[Work instruction]
Can you extract, word for word, the part of the passage below on pork in ancient Rome starting at "The scholar Michael" and ending at "and smooth breed."?

The scholar Michael MacKinnon writes that "Pork was generally considered the choicest of all the domestic meats consumed during Roman times, and it was ingested in a multitude of forms, from sausages to steaks, by rich and poor alike. No other animal had so many Latin names (e.g., sus, porcus, porco, aper) or was the ingredient in so many ancient recipes as outlined in the culinary manual of Apicius." Pigs have been found at almost every archaeological site in Roman Italy; they are described by Roman agricultural writers such as Cato and Varro, and in Pliny the Elder's Natural History. MacKinnon notes that ancient breeds of pig can be seen on monuments such as the Arch of Constantine, which portrays a lop-eared, fat-bellied, and smooth breed.

[Information given]

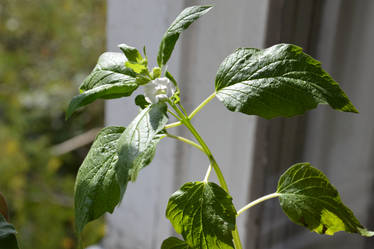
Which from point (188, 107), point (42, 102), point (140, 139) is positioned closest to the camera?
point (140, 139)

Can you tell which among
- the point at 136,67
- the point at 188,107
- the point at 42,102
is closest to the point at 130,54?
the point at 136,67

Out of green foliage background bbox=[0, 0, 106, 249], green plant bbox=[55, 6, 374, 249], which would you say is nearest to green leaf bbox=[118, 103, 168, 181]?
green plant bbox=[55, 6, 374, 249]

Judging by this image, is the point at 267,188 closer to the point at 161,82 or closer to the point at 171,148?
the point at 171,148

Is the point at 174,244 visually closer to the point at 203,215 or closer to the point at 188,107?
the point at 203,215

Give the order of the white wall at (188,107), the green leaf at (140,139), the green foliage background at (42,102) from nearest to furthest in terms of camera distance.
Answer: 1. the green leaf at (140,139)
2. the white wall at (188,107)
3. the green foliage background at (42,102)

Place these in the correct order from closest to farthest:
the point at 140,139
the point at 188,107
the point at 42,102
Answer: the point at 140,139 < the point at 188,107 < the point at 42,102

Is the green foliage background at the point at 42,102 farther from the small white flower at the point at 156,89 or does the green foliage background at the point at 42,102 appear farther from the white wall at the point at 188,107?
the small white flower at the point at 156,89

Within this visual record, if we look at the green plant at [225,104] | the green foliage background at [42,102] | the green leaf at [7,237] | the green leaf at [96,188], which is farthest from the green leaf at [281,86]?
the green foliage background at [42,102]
---
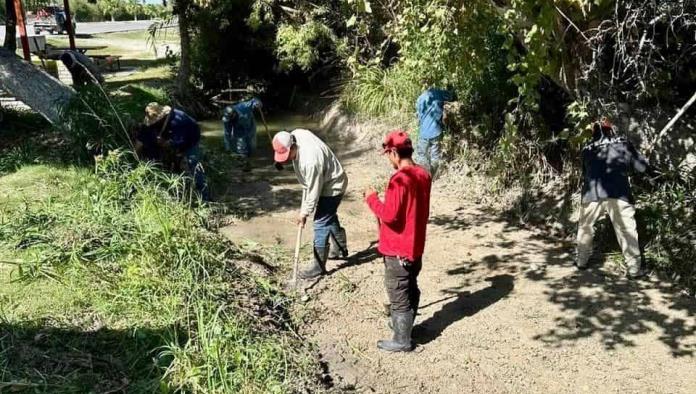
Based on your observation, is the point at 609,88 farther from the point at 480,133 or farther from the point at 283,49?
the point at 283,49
--
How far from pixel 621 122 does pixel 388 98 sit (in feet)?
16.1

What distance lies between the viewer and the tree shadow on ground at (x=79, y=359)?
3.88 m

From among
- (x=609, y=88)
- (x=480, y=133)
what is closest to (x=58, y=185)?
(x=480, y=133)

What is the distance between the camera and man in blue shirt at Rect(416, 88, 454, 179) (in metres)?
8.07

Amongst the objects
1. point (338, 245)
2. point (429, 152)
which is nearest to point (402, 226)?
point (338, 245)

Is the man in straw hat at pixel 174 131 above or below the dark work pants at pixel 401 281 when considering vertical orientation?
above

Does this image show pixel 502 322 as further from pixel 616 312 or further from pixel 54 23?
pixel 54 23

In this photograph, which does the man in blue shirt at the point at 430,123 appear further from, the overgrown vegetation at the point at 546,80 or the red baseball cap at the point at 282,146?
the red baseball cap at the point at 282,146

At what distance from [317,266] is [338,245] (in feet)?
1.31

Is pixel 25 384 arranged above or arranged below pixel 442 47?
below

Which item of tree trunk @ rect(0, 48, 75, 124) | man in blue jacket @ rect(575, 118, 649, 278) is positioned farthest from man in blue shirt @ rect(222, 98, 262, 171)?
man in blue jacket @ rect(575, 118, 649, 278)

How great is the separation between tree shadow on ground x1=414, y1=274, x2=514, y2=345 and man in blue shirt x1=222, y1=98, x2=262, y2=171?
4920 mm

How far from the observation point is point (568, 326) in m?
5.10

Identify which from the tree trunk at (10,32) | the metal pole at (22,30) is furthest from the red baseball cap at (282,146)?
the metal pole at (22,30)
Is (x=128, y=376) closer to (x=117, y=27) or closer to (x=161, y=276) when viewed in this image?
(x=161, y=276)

[Final answer]
The scholar Michael MacKinnon writes that "Pork was generally considered the choicest of all the domestic meats consumed during Roman times, and it was ingested in a multitude of forms, from sausages to steaks, by rich and poor alike. No other animal had so many Latin names (e.g., sus, porcus, porco, aper) or was the ingredient in so many ancient recipes as outlined in the culinary manual of Apicius." Pigs have been found at almost every archaeological site in Roman Italy; they are described by Roman agricultural writers such as Cato and Varro, and in Pliny the Elder's Natural History. MacKinnon notes that ancient breeds of pig can be seen on monuments such as the Arch of Constantine, which portrays a lop-eared, fat-bellied, and smooth breed.